» Set tasks:
1) From the forum thread about getting rid of mice, copy word for word the passage that begins with the words containing "My house situation" and ends with "to them too.".
2) Write the next part of the forum thread about getting rid of mice, picking up right after its final line.

# PLEASE HELP - Mice, Mice, Mice!!!!! ARGH!!!!!!!!!!



## Honeybee (Oct 16, 2002)

Oh my goodness has this been a long battle. Every year we battle mice! I don't know where they all come from, but they are driving me nuts and I can't keep up. I also don't know what to use to control them anymore.

I've tried your conventional traps, sometimes they work, most often they take the bate without setting off the trap! I just barely touch the trap and it snaps so not a trap problem I don't think.

I've tried the newer snap traps with even worse results than above. :viking:

I tried glue traps and the mice leave little tiny foot prints all over them, sometimes even hair. Rarely do they stick to them unless it's mid summer and very hot. I think the glue is softer then. :doh:

I gave in and tried poison last year and they paid me back good - one by dieing in my refrigerator motor, one caught in my washing machine belt and last and worse of all one crawled up on top of my dishwasher and died. I discovered that because when I ran a load of dishes my house filled with the smell of dead mouse! I really don't want to go through any of those experiences or cleaning projects again. :grit:

My house situation does not help. We're remodeling/repairing our old house and both the addition and old portion that we'll eventually tear down are not mouse tight. I try really hard to make food unaccessable to them too. 


*Does anyone have a fool proof mouse cure? I'm totally lost as to what to try next.*


----------



## wildhorse (Oct 22, 2006)

plug all holes with 

Stainless Steel Scrub pads or aluminum foil in the tiny areas to keep them out.


----------



## Honeybee (Oct 16, 2002)

wildhorse said:


> plug all holes with
> 
> Stainless Steel Scrub pads or aluminum foil in the tiny areas to keep them out.

» Listing:
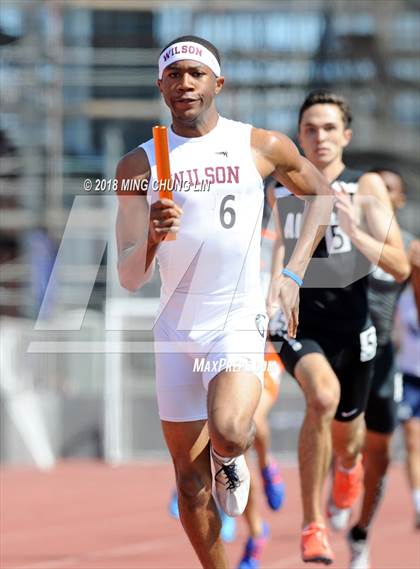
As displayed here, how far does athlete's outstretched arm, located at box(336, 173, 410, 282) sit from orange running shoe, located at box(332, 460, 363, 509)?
1.23 metres

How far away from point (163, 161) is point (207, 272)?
2.20ft

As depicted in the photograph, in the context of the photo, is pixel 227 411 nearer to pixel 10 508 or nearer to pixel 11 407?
pixel 10 508

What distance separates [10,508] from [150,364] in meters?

» Answers in order:
1)
My house situation does not help. We're remodeling/repairing our old house and both the addition and old portion that we'll eventually tear down are not mouse tight. I try really hard to make food unaccessable to them too.

2)
Thank you. I have tried this and it does work for holes. Our problem now seems to be they are coming from the old part of the house that we will tear down and the are coming in from the ceiling, down through the inside of the wall. I can't wait until this house is finished - Oh will that be a good day! LOL

That seems funny, how would they get in the cieling? Maybe from under the house and they're going to the ceiling? I know there in the walls and the ceiling sometimes.


----------



## celticfarmgal (Feb 25, 2008)

have ya tried the traps that are plastic and clothes pin like ? ( You squeeze the back to set/empty the trap)
the trick to them is to put the bait ( I use peanut butter) on the underside of the trigger part and squish it up through the X. then they work great I just got a pack directly from Vicktor online and they are catching them like crazy
its a bad year for mice around here


----------



## Honeybee (Oct 16, 2002)

celticfarmgal said:


> have ya tried the traps that are plastic and clothes pin like ? ( You squeeze the back to set/empty the trap)
> the trick to them is to put the bait ( I use peanut butter) on the underside of the trigger part and squish it up through the X. then they work great I just got a pack directly from Vicktor online and they are catching them like crazy
> its a bad year for mice around here


Yes, we call them snap traps. But I've not tried peanut butter on the underside, good idea. I will try that today. Thank you.


----------



## celticfarmgal (Feb 25, 2008)

also Mint plants are supposed to discourage mice from hanging around

And if your re-modeling not to get off the subject but I recently discovered the Habitat for Hummanity reStore and am reccommending everyone to check out the one in their area for excellent money saving deals on supplies site for reStore locations in your area here (US and Canada) http://www.habitat.org/env/restores.aspx
I bought a new toilet,a gal of premium paint, some outlet covers,two light fixtures and a new cabinet door for less than $20 and if ya have stuff to get rid of and Craigslist doesn't work then ya can donate it to HFH and get a tax right off


----------



## Woodpecker (Mar 8, 2007)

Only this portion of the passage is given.